--- Dataset ---

__________________________________________________

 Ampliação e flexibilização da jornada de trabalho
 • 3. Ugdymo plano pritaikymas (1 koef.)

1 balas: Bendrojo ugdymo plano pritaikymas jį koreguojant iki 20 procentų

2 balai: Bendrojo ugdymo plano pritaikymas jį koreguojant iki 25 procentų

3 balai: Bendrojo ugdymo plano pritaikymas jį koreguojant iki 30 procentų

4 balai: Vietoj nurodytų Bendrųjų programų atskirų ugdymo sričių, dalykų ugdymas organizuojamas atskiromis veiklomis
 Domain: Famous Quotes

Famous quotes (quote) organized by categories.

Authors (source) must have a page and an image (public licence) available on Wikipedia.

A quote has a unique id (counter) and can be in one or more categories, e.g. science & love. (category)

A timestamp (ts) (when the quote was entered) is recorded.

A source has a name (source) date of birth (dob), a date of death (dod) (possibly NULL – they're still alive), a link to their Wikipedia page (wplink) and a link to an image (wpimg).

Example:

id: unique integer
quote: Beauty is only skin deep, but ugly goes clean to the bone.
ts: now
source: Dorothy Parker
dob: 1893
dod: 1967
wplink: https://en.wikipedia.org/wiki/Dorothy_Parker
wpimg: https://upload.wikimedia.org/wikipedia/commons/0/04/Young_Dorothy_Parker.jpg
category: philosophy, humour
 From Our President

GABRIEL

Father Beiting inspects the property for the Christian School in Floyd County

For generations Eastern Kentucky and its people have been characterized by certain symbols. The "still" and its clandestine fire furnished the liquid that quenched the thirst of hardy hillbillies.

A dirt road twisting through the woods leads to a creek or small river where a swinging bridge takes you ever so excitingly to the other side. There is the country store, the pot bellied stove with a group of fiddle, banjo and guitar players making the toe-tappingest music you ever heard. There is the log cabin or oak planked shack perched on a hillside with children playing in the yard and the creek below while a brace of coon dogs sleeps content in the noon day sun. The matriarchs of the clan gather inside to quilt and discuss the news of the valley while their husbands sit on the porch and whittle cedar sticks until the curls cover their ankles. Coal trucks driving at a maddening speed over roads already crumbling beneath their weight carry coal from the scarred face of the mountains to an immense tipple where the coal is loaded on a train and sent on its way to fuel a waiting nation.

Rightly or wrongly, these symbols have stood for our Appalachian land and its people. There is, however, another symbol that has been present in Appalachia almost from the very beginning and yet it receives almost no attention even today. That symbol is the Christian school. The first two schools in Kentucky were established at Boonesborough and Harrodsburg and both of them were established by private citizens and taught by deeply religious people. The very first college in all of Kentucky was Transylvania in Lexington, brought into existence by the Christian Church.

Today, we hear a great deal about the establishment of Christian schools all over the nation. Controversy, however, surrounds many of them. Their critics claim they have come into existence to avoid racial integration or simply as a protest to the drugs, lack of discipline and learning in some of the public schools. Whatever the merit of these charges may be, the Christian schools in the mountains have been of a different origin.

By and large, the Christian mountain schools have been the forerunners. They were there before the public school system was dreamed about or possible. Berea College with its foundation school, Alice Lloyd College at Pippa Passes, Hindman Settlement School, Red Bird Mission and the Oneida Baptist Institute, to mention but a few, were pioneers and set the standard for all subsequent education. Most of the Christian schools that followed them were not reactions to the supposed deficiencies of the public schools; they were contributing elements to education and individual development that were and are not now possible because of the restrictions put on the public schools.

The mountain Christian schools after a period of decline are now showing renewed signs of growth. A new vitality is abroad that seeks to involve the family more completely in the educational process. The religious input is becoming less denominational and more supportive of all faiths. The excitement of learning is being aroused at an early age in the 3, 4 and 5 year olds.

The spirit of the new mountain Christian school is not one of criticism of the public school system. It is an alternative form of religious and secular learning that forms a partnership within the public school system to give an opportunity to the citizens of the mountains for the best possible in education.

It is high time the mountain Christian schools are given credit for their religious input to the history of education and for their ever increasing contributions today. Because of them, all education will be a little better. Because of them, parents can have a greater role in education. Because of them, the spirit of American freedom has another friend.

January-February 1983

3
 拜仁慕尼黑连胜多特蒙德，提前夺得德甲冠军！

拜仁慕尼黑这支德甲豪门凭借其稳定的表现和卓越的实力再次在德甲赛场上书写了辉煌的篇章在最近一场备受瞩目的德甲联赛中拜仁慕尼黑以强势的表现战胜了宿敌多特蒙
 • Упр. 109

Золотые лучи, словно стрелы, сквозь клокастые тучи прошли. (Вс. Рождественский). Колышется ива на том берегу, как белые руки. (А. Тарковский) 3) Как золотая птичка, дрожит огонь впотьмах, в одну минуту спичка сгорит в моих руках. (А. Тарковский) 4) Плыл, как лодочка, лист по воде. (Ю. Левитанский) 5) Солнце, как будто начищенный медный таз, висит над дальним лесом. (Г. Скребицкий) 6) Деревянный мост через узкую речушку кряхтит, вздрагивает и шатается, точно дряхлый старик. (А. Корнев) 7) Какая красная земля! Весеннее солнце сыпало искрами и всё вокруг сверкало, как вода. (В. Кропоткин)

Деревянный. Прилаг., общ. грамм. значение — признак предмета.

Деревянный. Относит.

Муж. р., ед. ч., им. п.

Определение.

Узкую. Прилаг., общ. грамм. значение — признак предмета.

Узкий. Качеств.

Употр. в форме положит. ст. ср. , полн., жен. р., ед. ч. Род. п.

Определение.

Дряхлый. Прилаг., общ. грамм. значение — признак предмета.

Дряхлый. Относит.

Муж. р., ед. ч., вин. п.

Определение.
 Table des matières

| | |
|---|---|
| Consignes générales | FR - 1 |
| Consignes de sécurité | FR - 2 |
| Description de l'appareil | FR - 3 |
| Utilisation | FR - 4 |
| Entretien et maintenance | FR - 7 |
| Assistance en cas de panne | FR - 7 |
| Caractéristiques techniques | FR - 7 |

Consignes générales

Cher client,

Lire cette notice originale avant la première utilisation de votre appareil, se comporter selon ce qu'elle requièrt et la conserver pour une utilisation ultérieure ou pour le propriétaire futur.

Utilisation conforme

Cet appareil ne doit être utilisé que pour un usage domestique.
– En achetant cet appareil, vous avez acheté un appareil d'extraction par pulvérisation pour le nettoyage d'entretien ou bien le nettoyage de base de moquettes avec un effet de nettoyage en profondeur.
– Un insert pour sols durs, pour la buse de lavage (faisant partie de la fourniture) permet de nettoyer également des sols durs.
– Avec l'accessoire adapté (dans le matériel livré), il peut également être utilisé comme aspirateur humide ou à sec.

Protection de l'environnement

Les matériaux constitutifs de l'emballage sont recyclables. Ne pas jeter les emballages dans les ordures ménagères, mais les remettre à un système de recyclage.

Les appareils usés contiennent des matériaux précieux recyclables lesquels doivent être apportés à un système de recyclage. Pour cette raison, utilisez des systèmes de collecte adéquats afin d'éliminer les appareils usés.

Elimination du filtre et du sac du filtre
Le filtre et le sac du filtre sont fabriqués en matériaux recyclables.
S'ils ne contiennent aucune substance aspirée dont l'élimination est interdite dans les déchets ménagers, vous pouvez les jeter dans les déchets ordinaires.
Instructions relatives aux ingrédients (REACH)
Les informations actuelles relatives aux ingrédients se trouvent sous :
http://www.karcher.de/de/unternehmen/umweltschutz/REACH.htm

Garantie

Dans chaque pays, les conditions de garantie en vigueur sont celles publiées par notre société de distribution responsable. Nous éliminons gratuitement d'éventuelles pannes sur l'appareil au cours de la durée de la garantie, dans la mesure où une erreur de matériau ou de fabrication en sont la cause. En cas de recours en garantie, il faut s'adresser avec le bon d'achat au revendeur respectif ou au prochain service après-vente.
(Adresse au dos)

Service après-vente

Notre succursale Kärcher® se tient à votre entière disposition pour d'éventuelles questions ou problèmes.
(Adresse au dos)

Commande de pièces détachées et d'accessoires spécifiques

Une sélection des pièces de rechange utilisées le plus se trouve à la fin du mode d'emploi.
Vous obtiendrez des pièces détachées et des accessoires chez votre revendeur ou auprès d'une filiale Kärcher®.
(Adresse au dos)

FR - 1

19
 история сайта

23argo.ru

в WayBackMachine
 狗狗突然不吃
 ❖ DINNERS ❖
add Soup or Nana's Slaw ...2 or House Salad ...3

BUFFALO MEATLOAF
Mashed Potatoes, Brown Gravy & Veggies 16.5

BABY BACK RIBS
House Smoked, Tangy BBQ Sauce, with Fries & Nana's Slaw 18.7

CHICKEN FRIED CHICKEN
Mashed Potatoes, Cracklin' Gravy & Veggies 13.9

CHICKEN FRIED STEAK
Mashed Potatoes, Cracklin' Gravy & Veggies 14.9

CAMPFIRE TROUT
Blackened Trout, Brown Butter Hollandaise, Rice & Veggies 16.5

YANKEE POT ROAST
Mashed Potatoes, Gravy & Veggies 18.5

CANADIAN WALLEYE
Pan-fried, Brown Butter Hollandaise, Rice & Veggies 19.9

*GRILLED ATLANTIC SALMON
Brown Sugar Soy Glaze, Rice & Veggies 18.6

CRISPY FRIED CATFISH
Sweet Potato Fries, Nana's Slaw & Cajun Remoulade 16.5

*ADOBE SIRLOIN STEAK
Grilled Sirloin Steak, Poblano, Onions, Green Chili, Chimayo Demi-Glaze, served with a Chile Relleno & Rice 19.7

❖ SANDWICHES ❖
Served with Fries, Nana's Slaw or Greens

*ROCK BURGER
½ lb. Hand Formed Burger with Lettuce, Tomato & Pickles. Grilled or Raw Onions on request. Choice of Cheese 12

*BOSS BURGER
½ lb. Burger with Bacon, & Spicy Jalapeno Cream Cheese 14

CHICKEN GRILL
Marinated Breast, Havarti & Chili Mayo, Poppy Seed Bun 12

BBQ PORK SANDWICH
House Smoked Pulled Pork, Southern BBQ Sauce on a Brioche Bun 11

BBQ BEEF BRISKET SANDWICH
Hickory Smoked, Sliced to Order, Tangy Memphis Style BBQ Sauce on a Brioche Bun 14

__________________________________________________

--- Your goal ---
Everything above from the line containing "Lire cette notice" down to the line containing "Cet appareil ne" is to be transcribed exactly, with both of those lines included and nothing else added.

--- Solution to the exercise ---
Lire cette notice originale avant la première utilisation de votre appareil, se comporter selon ce qu'elle requièrt et la conserver pour une utilisation ultérieure ou pour le propriétaire futur.

Utilisation conforme

Cet appareil ne doit être utilisé que pour un usage domestique.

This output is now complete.